◆ Work instructions ◆
Please reproduce the entries verbatim from their start through the line containing "37H222V10L213 0H158L148 10V56L158", including that line. Leave the pictures out of your copy.

** begin Extracted material **

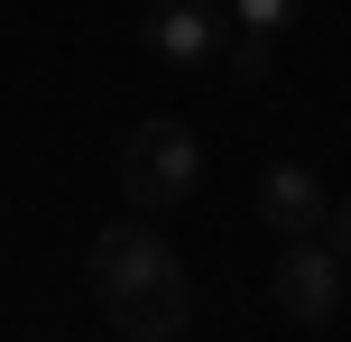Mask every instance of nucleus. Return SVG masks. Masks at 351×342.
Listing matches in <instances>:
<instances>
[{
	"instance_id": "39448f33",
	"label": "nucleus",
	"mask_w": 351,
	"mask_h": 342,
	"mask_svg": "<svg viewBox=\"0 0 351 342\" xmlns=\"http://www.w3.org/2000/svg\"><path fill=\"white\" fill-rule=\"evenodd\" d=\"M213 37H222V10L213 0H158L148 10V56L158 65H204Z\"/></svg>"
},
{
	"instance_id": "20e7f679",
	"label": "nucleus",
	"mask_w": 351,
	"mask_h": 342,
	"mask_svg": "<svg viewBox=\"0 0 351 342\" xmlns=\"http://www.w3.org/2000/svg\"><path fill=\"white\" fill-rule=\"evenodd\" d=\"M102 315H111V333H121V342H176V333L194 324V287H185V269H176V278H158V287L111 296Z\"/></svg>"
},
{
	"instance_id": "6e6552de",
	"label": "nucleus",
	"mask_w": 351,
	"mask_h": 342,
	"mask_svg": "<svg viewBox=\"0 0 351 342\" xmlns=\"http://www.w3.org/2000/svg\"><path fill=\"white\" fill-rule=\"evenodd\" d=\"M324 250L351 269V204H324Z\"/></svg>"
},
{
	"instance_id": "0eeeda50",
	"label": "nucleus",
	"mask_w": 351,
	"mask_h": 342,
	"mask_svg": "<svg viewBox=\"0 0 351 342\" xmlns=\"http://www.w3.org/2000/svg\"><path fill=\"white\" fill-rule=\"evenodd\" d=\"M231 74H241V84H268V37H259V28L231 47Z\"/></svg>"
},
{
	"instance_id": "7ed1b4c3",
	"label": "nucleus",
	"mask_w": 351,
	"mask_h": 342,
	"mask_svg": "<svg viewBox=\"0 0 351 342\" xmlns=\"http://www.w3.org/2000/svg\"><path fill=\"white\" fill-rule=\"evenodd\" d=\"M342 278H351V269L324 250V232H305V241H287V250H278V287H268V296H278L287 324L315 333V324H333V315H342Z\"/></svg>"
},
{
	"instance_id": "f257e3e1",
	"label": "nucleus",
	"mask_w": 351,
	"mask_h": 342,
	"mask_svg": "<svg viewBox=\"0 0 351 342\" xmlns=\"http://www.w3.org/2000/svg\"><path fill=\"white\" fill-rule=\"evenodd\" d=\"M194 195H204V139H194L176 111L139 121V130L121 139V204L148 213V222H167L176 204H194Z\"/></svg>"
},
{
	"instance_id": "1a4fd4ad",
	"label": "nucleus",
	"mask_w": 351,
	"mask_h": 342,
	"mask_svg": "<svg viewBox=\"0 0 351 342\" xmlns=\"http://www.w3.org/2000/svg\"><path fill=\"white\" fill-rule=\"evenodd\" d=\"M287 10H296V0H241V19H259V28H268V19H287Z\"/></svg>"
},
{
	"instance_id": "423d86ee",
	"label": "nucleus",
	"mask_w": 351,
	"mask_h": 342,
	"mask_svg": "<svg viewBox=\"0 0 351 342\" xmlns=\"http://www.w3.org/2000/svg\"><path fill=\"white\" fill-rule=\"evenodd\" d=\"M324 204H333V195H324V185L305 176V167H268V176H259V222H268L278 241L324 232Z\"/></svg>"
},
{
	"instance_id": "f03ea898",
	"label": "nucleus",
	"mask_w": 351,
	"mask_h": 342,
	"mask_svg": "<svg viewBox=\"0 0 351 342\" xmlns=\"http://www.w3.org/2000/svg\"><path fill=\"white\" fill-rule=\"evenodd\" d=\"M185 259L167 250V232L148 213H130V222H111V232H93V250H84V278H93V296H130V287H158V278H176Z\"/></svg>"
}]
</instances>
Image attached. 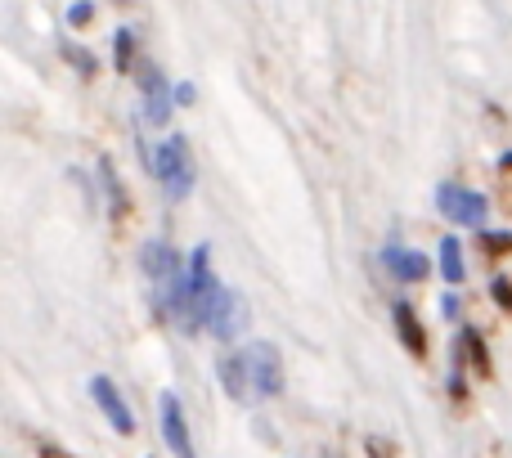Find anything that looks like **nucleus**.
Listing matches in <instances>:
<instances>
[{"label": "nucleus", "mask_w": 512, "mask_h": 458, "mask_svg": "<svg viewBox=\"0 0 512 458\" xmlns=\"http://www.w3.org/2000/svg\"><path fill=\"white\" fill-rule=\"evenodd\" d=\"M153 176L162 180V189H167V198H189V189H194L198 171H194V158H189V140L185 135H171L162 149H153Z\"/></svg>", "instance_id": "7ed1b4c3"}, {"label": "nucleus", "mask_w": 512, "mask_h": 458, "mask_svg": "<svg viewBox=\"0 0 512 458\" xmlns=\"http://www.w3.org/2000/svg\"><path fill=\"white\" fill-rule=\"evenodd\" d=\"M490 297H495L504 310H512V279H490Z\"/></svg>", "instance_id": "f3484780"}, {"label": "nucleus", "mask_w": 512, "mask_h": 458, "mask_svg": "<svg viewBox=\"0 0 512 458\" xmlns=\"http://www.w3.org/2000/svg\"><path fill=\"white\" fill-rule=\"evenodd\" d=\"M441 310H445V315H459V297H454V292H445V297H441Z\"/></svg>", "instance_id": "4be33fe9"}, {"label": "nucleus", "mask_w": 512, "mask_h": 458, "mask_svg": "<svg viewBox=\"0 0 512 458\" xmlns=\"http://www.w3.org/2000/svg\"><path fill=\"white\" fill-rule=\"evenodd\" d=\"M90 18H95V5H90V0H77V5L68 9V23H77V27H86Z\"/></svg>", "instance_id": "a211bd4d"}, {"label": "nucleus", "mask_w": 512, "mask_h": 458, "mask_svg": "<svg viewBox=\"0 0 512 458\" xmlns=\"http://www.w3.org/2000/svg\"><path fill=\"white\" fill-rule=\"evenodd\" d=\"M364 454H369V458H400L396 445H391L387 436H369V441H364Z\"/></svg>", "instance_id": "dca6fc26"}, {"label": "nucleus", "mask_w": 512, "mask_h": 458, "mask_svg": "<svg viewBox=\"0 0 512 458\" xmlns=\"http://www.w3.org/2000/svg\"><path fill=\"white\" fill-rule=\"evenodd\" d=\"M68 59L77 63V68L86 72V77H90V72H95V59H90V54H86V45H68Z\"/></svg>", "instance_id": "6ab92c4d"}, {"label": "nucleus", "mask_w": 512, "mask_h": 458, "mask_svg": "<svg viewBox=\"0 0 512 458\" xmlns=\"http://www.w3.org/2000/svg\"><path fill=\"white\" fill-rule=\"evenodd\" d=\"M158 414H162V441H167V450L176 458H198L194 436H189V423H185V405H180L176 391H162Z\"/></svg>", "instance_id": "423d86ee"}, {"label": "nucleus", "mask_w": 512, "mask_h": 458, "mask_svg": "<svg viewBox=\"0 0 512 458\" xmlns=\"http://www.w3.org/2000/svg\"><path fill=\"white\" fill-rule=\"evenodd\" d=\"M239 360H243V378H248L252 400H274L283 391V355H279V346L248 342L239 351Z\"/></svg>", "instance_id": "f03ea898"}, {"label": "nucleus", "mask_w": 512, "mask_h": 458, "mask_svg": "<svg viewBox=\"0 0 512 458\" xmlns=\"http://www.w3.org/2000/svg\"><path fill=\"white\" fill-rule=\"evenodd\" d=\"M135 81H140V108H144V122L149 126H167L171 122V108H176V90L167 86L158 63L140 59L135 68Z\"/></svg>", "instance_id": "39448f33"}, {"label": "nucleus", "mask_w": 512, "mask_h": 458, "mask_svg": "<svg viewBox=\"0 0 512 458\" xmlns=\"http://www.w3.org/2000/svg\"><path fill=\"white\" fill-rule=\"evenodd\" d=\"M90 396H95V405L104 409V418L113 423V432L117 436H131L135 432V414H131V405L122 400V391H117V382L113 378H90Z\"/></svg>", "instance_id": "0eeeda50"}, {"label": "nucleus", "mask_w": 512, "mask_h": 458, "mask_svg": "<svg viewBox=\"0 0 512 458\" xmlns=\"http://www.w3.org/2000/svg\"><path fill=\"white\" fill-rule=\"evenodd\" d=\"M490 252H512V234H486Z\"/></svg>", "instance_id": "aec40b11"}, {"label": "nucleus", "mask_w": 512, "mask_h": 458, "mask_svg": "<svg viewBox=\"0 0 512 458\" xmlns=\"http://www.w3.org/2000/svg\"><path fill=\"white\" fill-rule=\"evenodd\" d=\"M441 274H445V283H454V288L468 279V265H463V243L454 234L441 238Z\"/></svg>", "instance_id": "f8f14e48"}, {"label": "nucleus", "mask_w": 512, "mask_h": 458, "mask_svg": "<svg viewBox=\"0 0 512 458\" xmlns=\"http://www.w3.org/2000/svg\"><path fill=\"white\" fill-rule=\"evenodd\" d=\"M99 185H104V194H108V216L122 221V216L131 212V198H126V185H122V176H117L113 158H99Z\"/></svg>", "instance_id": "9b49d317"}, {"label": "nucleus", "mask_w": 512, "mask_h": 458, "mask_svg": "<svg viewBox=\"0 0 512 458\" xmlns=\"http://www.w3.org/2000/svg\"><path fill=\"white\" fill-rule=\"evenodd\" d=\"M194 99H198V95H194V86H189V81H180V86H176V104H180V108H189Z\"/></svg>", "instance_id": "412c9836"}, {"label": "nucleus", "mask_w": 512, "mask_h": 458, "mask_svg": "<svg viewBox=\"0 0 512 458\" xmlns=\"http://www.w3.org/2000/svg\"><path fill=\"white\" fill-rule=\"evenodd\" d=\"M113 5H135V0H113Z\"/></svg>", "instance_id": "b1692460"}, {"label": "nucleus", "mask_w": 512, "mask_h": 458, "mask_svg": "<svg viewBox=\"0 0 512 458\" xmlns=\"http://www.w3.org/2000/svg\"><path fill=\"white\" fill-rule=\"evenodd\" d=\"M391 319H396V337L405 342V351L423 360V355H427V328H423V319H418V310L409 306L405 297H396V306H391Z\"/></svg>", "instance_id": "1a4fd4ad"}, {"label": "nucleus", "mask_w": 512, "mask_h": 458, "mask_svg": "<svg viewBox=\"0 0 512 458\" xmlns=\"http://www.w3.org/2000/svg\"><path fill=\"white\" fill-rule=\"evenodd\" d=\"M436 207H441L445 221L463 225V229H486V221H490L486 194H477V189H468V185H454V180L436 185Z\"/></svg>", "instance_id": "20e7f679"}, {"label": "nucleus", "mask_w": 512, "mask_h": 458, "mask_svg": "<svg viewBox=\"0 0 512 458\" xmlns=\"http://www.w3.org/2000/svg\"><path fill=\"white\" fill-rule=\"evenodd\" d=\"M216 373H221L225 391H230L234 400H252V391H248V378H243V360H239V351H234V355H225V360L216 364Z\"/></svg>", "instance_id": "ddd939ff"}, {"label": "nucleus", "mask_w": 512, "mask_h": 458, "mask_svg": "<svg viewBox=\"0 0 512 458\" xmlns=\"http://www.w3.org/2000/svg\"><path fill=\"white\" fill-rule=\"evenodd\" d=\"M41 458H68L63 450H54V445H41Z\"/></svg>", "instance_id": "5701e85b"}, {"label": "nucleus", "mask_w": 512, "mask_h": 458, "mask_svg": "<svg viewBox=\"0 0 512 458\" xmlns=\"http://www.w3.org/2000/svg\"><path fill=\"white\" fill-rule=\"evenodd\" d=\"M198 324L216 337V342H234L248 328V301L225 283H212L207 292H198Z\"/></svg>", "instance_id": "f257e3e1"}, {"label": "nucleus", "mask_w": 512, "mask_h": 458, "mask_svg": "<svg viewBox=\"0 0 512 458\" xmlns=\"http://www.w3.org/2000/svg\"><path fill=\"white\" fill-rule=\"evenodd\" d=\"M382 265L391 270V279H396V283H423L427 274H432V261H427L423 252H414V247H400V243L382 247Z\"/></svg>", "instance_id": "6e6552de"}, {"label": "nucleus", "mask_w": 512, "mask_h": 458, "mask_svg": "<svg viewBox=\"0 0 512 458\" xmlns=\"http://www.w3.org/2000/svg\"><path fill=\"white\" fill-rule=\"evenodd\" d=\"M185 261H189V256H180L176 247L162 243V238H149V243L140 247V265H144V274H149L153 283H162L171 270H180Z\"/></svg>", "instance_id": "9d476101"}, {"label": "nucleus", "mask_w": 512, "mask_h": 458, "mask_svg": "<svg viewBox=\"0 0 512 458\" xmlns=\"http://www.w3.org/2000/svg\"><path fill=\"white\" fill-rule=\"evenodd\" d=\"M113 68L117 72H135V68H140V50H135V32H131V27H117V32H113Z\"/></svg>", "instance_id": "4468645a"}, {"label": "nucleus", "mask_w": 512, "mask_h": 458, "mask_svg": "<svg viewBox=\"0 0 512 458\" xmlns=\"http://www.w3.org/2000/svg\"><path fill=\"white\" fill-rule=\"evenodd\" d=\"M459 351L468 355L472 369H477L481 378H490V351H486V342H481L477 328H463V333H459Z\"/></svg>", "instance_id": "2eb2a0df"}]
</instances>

** end Extracted material **

◆ Solution for this task ◆
Mask every instance of nucleus. Return SVG masks. Masks at 351×342.
Listing matches in <instances>:
<instances>
[{
	"instance_id": "39448f33",
	"label": "nucleus",
	"mask_w": 351,
	"mask_h": 342,
	"mask_svg": "<svg viewBox=\"0 0 351 342\" xmlns=\"http://www.w3.org/2000/svg\"><path fill=\"white\" fill-rule=\"evenodd\" d=\"M213 37H222V10L213 0H158L148 10V56L158 65H204Z\"/></svg>"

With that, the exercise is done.